Step 2: Dig a trench from the catch basin to a curb, creek, alley, or other area where the runoff water can easily drain.
Step 3: Fasten a pipe near the bottom of the catch basin and run it along the bottom of the trench.
Step 4: Put in the pop-up drain at the discharge point of the pipe and position it at the same level as the ground’s surface.
When the next rain event takes place, the water will run through your gutters, down your downspout, into your catch basin, and through the underground pipe. The pressure of the water will force the mechanism to “pop up” and allow the water to drain out of the pipe. When the water stops flowing, the absence of water pressure causes the mechanism to lower back into the ground automatically (much like a sprinkler head). This helps keep debris and animals from making their way into the pipe.
Like the gutters on your home, pop-up gutter drains must be installed appropriately in order for the system to work correctly.
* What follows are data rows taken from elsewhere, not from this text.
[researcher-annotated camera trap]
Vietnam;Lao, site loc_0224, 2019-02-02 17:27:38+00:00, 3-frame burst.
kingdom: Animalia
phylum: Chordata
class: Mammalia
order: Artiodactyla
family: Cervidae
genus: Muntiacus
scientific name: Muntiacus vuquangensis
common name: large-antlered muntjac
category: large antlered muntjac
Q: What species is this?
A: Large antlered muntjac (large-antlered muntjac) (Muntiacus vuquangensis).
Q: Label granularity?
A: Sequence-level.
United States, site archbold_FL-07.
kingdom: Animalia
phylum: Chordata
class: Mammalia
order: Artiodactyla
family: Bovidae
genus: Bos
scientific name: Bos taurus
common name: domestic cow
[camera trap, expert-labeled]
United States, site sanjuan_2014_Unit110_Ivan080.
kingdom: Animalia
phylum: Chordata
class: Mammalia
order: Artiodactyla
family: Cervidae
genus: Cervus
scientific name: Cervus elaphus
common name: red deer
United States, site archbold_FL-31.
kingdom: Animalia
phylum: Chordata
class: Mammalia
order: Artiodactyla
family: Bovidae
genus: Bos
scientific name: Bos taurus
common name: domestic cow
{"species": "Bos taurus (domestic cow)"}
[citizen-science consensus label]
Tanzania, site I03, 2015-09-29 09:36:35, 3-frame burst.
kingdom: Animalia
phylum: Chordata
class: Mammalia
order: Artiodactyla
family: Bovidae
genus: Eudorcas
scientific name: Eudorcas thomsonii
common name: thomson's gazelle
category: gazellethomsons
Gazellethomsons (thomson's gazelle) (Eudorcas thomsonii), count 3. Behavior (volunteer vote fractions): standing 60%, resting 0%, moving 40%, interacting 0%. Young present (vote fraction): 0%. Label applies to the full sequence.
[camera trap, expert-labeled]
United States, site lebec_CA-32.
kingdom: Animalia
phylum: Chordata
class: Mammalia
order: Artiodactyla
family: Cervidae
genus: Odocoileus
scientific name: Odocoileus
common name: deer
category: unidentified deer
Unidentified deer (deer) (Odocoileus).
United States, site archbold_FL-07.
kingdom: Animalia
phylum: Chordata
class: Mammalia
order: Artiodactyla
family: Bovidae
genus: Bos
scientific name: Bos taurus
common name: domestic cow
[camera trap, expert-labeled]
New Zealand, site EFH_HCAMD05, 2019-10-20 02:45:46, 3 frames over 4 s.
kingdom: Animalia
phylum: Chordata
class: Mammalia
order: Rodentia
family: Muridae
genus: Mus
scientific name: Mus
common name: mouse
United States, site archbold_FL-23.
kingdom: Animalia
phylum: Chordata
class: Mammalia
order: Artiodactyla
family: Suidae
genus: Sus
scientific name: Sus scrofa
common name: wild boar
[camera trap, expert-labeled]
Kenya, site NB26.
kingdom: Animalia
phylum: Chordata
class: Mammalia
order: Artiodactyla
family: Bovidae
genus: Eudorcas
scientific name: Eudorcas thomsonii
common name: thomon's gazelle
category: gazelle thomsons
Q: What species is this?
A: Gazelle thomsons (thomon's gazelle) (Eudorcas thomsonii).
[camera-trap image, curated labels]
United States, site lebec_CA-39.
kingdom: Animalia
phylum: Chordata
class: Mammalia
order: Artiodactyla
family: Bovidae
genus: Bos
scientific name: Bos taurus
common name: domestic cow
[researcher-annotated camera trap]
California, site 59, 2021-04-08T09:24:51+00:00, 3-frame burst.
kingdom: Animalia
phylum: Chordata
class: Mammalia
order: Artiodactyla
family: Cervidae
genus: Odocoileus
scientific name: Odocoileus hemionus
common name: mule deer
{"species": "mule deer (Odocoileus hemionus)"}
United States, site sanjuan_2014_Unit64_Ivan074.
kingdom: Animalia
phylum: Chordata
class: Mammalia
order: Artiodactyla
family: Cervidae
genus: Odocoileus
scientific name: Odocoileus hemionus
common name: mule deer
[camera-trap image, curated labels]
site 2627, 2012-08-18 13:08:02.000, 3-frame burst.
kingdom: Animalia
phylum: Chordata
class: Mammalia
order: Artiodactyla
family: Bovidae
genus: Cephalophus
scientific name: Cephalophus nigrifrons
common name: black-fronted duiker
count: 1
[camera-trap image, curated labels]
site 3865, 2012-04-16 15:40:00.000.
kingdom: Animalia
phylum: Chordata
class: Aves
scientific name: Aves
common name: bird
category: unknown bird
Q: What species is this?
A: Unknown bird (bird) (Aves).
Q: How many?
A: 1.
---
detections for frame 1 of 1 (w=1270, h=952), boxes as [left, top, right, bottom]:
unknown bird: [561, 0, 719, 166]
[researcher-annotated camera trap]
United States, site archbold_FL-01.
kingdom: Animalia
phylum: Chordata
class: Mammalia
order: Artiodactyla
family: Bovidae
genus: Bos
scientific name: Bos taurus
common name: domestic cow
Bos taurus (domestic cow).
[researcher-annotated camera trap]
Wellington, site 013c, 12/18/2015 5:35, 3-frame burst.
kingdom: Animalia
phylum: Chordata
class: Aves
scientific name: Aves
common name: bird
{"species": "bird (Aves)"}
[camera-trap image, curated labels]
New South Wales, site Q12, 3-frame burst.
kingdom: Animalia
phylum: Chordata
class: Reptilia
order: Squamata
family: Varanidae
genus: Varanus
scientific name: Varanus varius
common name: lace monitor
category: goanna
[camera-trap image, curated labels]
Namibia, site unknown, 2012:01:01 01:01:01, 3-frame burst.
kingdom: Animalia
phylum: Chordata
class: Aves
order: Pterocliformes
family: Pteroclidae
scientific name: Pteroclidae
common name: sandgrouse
That means making sure that the underground pipe continuously slopes downward from the catch basin to the pop-up mechanism. Otherwise, the water will not flow adequately, and may even collect inside the pipe and eventually flood back into your yard once the catch basin fills up.
Also, the underground pipe should be at least six feet in length (10 feet is better) in order for the water to drain properly.
Pop-up gutter drains aren’t for every home. But for homeowners who want to make sure that runoff water is being kept away from their home’s foundation, pop-up gutter drains can be an effective solution.